# [Provided passage]
Note: Though I wrote most of the words in this post, the legendary Dave Holtz did the heavy lifting on the data side. See more of his work on his blog.
If you’re reading this post, there’s a decent chance that you’re about to re-enter the crazy and scary world of technical interviewing. Maybe you’re a college student or fresh grad who is going through the interviewing process for the first time. Maybe you’re an experienced software engineer who hasn’t even thought about interviews for a few years. Either way, the first step in the interviewing process is usually to read a bunch of online interview guides (especially if they’re written by companies you’re interested in) and to chat with friends about their experiences with the interviewing process (both as an interviewer and interviewee). More likely than not, what you read and learn in this first, “exploratory” phase of the interview process will inform how you choose to prepare moving forward.
There are a few issues with this typical approach to interview preparation:
Here at interviewing.io, we are uniquely positioned to approach technical interviews and their outcomes in a data-driven way. This time, we’ve opted for a quick (if not dirty) and quantitative analysis. In other words, rather than digging deep into individual interviews, we focused on easily measurable attributes that many interviews share, like duration and language choice. In upcoming posts, we’ll be delving deeper into the interview content itself. If you’re new to our blog and want to get some context about how interviewing.io works and what interview data we collect, please take a look at the section called “The setup” below. Otherwise, please skip over that and head straight for the results!
interviewing.io is a platform where people can practice technical interviewing anonymously, and if things go well, unlock the ability to interview anonymously, whenever they’d like, with top companies like Uber, Lyft, and Twitch. The cool thing is that both practice interviews and real interviews with companies take place within the interviewing.io ecosystem. As a result, we’re able to collect quite a bit of interview data and analyze it to better understand technical interviews, the signal they carry, what works and what doesn’t, and which aspects of an interview might actually matter for the outcome.

(Dataset entries)
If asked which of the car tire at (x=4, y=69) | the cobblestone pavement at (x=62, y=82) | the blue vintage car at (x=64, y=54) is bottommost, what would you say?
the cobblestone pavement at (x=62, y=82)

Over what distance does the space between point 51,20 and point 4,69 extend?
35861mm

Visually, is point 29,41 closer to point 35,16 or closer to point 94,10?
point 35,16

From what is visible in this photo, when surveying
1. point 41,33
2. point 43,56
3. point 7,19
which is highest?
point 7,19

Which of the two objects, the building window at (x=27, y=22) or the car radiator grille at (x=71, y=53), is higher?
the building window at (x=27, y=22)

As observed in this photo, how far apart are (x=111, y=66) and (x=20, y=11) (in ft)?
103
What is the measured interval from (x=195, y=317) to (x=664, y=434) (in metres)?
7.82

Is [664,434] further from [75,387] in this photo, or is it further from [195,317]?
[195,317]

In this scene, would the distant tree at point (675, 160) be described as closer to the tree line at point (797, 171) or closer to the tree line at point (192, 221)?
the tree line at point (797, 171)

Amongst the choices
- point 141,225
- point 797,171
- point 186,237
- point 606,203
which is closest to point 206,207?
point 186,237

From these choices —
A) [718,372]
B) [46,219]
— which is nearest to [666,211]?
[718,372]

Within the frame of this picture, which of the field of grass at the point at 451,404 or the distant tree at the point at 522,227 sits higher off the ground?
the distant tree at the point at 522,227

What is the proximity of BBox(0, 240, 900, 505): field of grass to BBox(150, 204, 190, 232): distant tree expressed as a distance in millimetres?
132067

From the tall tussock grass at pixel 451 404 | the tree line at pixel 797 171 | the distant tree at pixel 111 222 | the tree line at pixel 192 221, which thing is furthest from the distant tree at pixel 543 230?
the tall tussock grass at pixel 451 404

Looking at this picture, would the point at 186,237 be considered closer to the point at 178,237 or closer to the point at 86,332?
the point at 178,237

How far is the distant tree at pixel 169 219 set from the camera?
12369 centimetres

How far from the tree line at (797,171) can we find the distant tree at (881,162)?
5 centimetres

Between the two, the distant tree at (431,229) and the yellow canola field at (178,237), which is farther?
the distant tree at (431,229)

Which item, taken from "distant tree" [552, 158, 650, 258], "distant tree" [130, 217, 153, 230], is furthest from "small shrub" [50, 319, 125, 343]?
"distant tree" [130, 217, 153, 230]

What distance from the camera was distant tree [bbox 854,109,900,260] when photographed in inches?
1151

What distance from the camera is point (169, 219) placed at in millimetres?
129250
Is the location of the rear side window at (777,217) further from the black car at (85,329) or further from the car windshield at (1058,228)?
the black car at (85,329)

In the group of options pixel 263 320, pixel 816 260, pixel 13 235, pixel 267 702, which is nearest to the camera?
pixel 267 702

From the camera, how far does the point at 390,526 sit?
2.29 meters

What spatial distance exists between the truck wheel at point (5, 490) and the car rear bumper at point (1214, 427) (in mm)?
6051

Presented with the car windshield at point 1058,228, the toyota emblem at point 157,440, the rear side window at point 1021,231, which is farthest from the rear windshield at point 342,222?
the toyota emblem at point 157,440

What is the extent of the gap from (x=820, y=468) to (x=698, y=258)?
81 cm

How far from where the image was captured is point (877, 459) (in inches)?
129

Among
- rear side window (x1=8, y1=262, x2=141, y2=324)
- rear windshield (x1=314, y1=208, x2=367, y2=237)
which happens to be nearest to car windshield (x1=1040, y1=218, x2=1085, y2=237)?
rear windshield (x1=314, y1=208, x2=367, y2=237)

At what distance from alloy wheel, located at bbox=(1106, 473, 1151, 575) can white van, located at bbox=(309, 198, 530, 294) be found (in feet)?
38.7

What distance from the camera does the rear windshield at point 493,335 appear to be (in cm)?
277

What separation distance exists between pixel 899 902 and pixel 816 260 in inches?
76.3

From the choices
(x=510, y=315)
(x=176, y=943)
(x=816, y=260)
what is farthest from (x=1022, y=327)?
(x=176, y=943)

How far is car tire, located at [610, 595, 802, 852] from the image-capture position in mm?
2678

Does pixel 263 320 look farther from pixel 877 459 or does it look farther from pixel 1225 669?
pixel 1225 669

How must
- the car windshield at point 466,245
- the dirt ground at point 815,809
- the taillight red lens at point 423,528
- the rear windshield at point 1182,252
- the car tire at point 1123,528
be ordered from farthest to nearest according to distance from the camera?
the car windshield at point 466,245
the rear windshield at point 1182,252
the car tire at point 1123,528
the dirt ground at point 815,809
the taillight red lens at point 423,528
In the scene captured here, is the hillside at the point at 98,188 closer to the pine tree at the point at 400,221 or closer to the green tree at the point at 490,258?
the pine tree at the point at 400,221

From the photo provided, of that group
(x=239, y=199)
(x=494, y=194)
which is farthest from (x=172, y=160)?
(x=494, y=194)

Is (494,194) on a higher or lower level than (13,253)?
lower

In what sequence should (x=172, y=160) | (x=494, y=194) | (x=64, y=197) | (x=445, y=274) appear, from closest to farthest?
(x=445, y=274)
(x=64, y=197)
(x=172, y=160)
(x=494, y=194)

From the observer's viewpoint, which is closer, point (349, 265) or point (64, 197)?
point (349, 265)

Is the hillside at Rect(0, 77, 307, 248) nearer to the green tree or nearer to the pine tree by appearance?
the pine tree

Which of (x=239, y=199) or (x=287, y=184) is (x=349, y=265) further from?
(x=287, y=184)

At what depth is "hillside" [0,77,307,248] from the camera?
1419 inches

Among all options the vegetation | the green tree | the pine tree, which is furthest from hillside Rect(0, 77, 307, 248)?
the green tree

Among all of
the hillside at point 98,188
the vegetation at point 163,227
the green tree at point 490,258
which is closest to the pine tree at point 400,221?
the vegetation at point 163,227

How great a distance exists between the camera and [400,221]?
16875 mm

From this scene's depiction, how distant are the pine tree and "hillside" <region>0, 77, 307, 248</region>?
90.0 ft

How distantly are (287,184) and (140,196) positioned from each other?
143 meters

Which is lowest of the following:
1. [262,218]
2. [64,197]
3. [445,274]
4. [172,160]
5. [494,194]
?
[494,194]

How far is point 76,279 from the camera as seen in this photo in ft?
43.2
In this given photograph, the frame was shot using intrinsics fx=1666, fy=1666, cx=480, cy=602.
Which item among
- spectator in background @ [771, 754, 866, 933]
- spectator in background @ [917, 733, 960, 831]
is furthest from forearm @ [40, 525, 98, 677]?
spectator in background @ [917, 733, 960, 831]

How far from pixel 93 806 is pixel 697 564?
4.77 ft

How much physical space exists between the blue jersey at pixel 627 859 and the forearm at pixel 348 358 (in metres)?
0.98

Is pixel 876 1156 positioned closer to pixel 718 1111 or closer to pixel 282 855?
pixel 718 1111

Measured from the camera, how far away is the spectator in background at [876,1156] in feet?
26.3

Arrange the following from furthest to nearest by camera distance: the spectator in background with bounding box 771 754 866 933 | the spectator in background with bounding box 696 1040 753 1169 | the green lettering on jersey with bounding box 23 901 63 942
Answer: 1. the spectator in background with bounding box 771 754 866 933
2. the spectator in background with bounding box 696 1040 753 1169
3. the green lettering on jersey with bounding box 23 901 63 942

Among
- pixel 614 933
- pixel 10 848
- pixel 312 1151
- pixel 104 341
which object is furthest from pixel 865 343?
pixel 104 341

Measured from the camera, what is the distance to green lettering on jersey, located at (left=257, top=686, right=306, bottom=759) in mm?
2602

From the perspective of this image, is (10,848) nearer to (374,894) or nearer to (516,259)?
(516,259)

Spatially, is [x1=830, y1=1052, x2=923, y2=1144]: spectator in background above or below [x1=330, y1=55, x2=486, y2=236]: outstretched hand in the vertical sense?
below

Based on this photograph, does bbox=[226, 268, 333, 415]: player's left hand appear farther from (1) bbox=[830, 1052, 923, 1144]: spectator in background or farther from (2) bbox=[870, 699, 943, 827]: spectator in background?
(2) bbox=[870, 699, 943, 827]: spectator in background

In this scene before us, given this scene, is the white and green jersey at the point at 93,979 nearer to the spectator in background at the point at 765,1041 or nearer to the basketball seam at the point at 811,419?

# [Direction 1]
Answer these from the interviewing post:
(a) Who did the heavy lifting on the data side?
(b) Which two easily measurable interview attributes are given as examples of what the analysis focused on?
(c) Which three companies are named as ones people can interview with anonymously?
# [Direction 2]
Please reproduce the interviewing post word for word from "interviewing.io is a" up to and including "for the outcome.".
You won't need the records for this work.

# [Exercise solution 1]
(a) Dave Holtz
(b) Duration and language choice
(c) Uber, Lyft, and Twitch

# [Exercise solution 2]
interviewing.io is a platform where people can practice technical interviewing anonymously, and if things go well, unlock the ability to interview anonymously, whenever they’d like, with top companies like Uber, Lyft, and Twitch. The cool thing is that both practice interviews and real interviews with companies take place within the interviewing.io ecosystem. As a result, we’re able to collect quite a bit of interview data and analyze it to better understand technical interviews, the signal they carry, what works and what doesn’t, and which aspects of an interview might actually matter for the outcome.